What are orphan drugs?
In the simplest terms, all international definitions and regulatory guidelines recognize that an orphan drug is a therapy developed for a disease that is rare and life-threatening or chronically debilitating and has development costs that will far exceed the monetary returns from the sale of the drug. It is estimated that there are over 5,000 rare diseases with many added to the medical literature each week. While 300 orphan drugs and devices have been approved in the last 25 years, there is still a growing unmet medical need. In the United States, an orphan drug as defined under the Orphan Drug Act of 1983 (ODA) is a therapy developed for a disease that affects less than 200,000 people in the United States or a disease that is of a low prevalence (<5 people per 10,000 in the community).
How do pharmaceutical or biotech companies afford to develop orphan drugs, knowing that their development will not be profitable? The Office of Orphan Products Development (OOPD) is the government body charged with overseeing orphan drug development in the United States. This body administers the provisions of the ODA and provides incentives to companies that take on the task of developing orphan drugs. They provide incentives such as funding for clinical research, streamlined regulatory processes which are acceptable in the United States and the European Union, assistance for designing research protocols, tax credits, process patents for biotechnology products, accelerated approvals and market exclusivity.
Such assistance appears to be effective in driving the development of orphan drugs. In fact, the global orphan drug market grew from $54.5 billion in 2005 to $84.9 billion in 2009 and the market is expected to reach $112.1 billion in 2014. Companies like Bayer, Eli Lilly, GlaxoSmithKline, Johnson & Johnson, Merck, Novartis, Pfizer and Sanofi-Aventis are all established pharmaceutical companies invested in the development of orphan drugs. Additionally, companies like Genzyme and Actelion have become very successful as specialists in orphan drug development.

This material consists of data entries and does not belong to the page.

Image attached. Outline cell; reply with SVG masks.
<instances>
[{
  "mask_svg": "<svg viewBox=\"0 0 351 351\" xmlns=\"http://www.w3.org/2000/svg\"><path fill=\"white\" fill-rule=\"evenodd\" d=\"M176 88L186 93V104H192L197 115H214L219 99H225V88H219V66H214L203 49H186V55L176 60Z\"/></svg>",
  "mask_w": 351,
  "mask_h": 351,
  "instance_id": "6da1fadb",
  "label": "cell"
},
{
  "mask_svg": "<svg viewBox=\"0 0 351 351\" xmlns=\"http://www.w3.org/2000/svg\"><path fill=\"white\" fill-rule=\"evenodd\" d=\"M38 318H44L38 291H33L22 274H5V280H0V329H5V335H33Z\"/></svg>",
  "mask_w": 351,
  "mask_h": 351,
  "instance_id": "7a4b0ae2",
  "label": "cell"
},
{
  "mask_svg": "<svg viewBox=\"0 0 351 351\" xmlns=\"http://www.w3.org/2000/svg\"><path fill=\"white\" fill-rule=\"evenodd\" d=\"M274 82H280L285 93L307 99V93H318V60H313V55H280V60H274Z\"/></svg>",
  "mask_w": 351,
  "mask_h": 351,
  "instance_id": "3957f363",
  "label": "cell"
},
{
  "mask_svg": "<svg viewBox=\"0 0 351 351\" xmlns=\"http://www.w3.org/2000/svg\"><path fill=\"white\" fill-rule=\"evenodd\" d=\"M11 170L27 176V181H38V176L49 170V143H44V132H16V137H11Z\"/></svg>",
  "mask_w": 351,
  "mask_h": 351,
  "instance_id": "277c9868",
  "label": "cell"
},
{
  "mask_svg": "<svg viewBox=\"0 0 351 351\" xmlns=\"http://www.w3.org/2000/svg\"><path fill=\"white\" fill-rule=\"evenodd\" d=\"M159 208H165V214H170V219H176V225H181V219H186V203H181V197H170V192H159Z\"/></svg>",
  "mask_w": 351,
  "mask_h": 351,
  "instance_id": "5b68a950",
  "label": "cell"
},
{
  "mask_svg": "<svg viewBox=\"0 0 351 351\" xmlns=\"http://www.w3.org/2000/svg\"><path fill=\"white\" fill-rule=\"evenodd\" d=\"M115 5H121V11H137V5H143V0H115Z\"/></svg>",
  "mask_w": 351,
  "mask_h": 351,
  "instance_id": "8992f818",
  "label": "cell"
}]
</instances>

Personalized medicine is where a patient is provided a treatment plan based on their genetic profile. The field of oncology is thought to provide some of the best examples of personalized medicine. Two well-known oncology therapies that illustrate the idea of personalized medicine are Roche’s/Genentech’s Herceptin, developed for breast cancer patients that express the HER2 protein, and Novartis’s Gleevec, developed for chronic myelogenous leukemia (CML) patients to target the bcr-abl tyrosone kinase as well as for stomach cancer patients with c-kit positive gastrointestinal stromal tumors (GIST). These personalized therapies are a vastly different approach than the blockbuster, “one-size-fits-all” drugs that have been traditionally pursued by the pharmaceutical industry. While effective in these limited patient populations, the annual cost of Herceptin and Gleevec is estimated to be about $38,000-$60,000/year and $40,000-$98,000/year, respectively.

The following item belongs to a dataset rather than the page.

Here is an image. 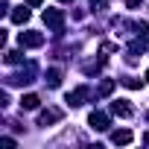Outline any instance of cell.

Personalized Medicine and Orphan Drugs
Personalized medicine and orphan drugs have many similarities. They both meet unmet medical needs, they provide a unique or significant benefit, they often link therapy with a diagnosis or biomarker, dosing may be individualized for both, and they provide a social benefit over health economics. Additionally, research and development costs are high, physician education is required, patient counseling for potential treatment outcomes is needed, and the identification of small patient populations is critical to a successful clinical trial.
We recognize that therapies for rare diseases and therapies affecting a small genetic population are similar in the fact that they are being developed for a small patient population. Is it possible that the strategies, incentives and streamlined regulatory processes for orphan drugs could be applied to the development of personalized medicines? Many believe it’s possible, especially when it comes to navigating the regulatory requirements needed for approval of a new therapy. It’s easy to see how more guidance on development strategies and accelerated approvals given to orphan drugs would be beneficial to therapies that could be considered personalized medicine.
As stated, orphan drugs and personalized medicines share the same high costs for development. Many are asking can we afford personalized medicines. Since it is fair to say that everyone would like to have the best treatments modern medicine can offer, personalized medicine will be an ongoing topic of discussion.
- Sharma, et al (2010). Orphan drug: Development trends and strategies. Oct-Dec 2(4):290-299.
- Hughes-Wilson (2010). Rare diseases and orphan drugs as a precursor to personalized medicine. Presentation at EuropaBio (March 2010).